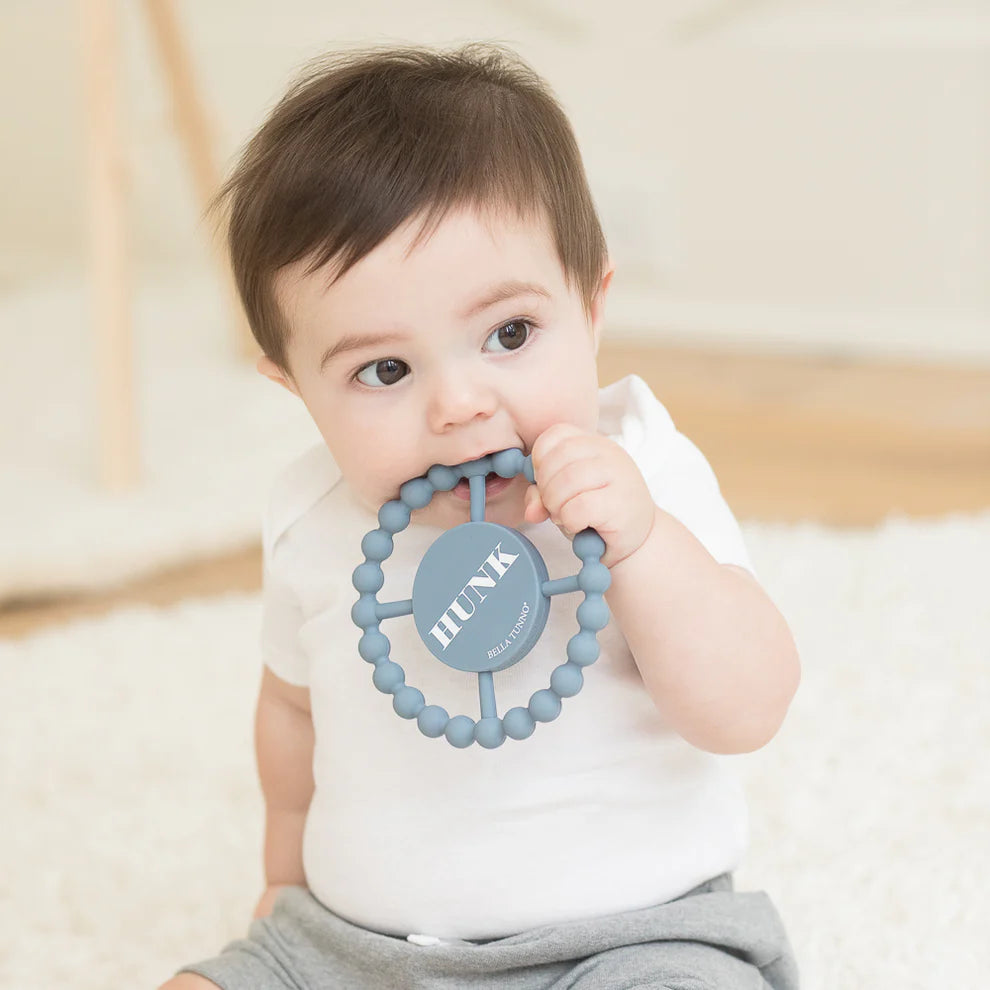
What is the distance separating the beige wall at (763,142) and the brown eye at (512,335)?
143 centimetres

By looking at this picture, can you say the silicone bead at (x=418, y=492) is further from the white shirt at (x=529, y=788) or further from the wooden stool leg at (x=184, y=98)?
the wooden stool leg at (x=184, y=98)

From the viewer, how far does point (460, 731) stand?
2.35 feet

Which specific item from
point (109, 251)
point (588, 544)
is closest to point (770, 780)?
point (588, 544)

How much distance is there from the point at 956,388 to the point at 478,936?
1.54 meters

--- WHAT IS BEING ASKED ---
Copy word for word the stretch of the records above from the line containing "How much distance" through the end of the records.

--- ANSWER TO THIS EXERCISE ---
How much distance is there from the point at 956,388 to the point at 478,936?
1.54 meters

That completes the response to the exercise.